Si arrivò quindi alla campagna elettorale di primavera con la sensazione diffusa che il Partito Comunista potesse vincere. Le "prove generali" c’erano state con le elezioni amministrative del 15-16 giugno 1975, circa un anno prima: alle amministrative e alle regionali il PCI aveva ottenuto un ottimo risultato con il 33 per cento dei voti. La Democrazia Cristiana aveva accusato il colpo: Amintore Fanfani aveva lasciato la segreteria ma il partito di governo sembrava in quel periodo sempre più ostaggio delle lotte tra correnti. Un po’ come il Partito Democratico, oggi.
Oltre alla situazione politica, un altro elemento importante della situazione era il terrorismo politico. L’8 giugno del 1976, solo dodici giorni prima delle elezioni, il procuratore generale della Corte d’Appello di Genova Francesco Coco venne ucciso insieme alla sua scorta. La rivendicazione dalle Brigate Rosse arrivò con un comunicato letto nell’aula del tribunale di Torino dai leader in carcere, durante un’udienza del processo alle Br.
In questo clima teso e complicato si arrivò alle elezioni politiche, il 20 giugno 1976. Lo spoglio diede al PCI il suo massimo risultato storico alle politiche, con il 34,4 per cento. Il "sorpasso" però non ci fu, perché la Democrazia Cristiana prese il 38,7 per cento. Era passato il messaggio che il partito fosse l’unico argine possibile al "pericolo rosso". Il terzo partito di quelle elezioni fu il Partito Socialista Italiano, che però si fermò al 9,6 per cento. Senza una maggioranza parlamentare chiara si aprì quindi il problema di come formare il governo. Un po’ come nelle settimane scorse.

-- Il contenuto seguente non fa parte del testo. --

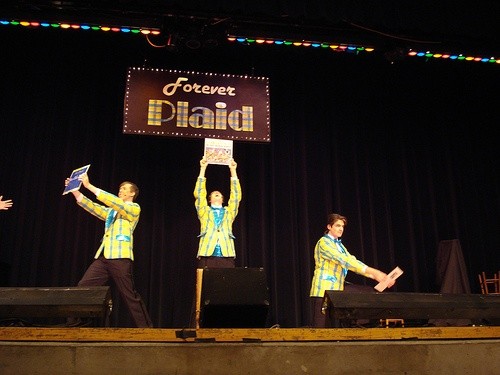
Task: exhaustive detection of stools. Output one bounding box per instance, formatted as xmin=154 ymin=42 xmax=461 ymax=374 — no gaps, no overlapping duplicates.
xmin=380 ymin=319 xmax=404 ymax=328
xmin=479 ymin=271 xmax=500 ymax=294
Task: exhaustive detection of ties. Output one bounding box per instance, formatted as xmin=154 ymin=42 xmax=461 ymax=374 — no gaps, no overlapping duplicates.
xmin=105 ymin=208 xmax=114 ymax=228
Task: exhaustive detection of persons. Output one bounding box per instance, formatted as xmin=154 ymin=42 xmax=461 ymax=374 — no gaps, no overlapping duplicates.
xmin=189 ymin=156 xmax=242 ymax=327
xmin=61 ymin=164 xmax=155 ymax=329
xmin=0 ymin=195 xmax=13 ymax=211
xmin=307 ymin=213 xmax=396 ymax=329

Gli Stati Uniti e il mondo imprenditoriale italiano, con a capo Gianni Agnelli, non volevano in alcun modo il Partito Comunista al governo. Così fu: nelle trattative politiche che seguirono, si decise comunque di spartire le massime cariche istituzionali dello Stato tra i diversi partiti in base al loro peso elettorale, con la partecipazione del PCI: il democristiano Fanfani diventò presidente del Senato, il comunista Pietro Ingrao, invece, presidente della Camera. Quanto al governo, ci si accordò su un governo monocolore (con tutti i ministri dello stesso partito) della Democrazia Cristiana, guidato per la terza volta da Giulio Andreotti.
Quel governo, che sarebbe durato fino al febbraio 1978, passò alla storia come il “governo della non sfiducia”: "ho proposto al Capo dello Stato la nomina dei ministri che oggi con me si presentano per ottenere la fiducia o almeno la non sfiducia del Senato e della Camera dei deputati", disse Andreotti nel discorso alla Camera. La ottenne, con tantissime astensioni. Per un anno e mezzo, quindi, il governo Andreotti contrattò tutti i principali provvedimenti con il PCI, in una continua opera di mediazione che aveva per protagonisti Giulio Andreotti da una parte e Enrico Berlinguer dall’altra. Il PCI teneva a freno il sindacato e le possibili proteste sociali più estese: con questo sostegno sempre un po’ reticente, il governo Andreotti poté approvare alcuni provvedimenti impopolari per cercare di mettere in ordine i conti pubblici.
Iniziava, così, la stagione cupa e violenta del Settantasette. A metà gennaio del 1978 si aprì la crisi di governo, che durò circa due mesi e si concluse nel marzo 1978 con un altro governo Andreotti, il quarto. Questa volta, però, i comunisti avevano accettato di votare a favore del governo (un altro monocolore democristiano). L’Andreotti IV si costituì l’11 marzo 1978: cinque giorni dopo, il 16 marzo, le Brigate Rosse rapirono Aldo Moro e uccisero gli uomini della sua scorta, poche ore prima della presentazione del nuovo esecutivo in Parlamento.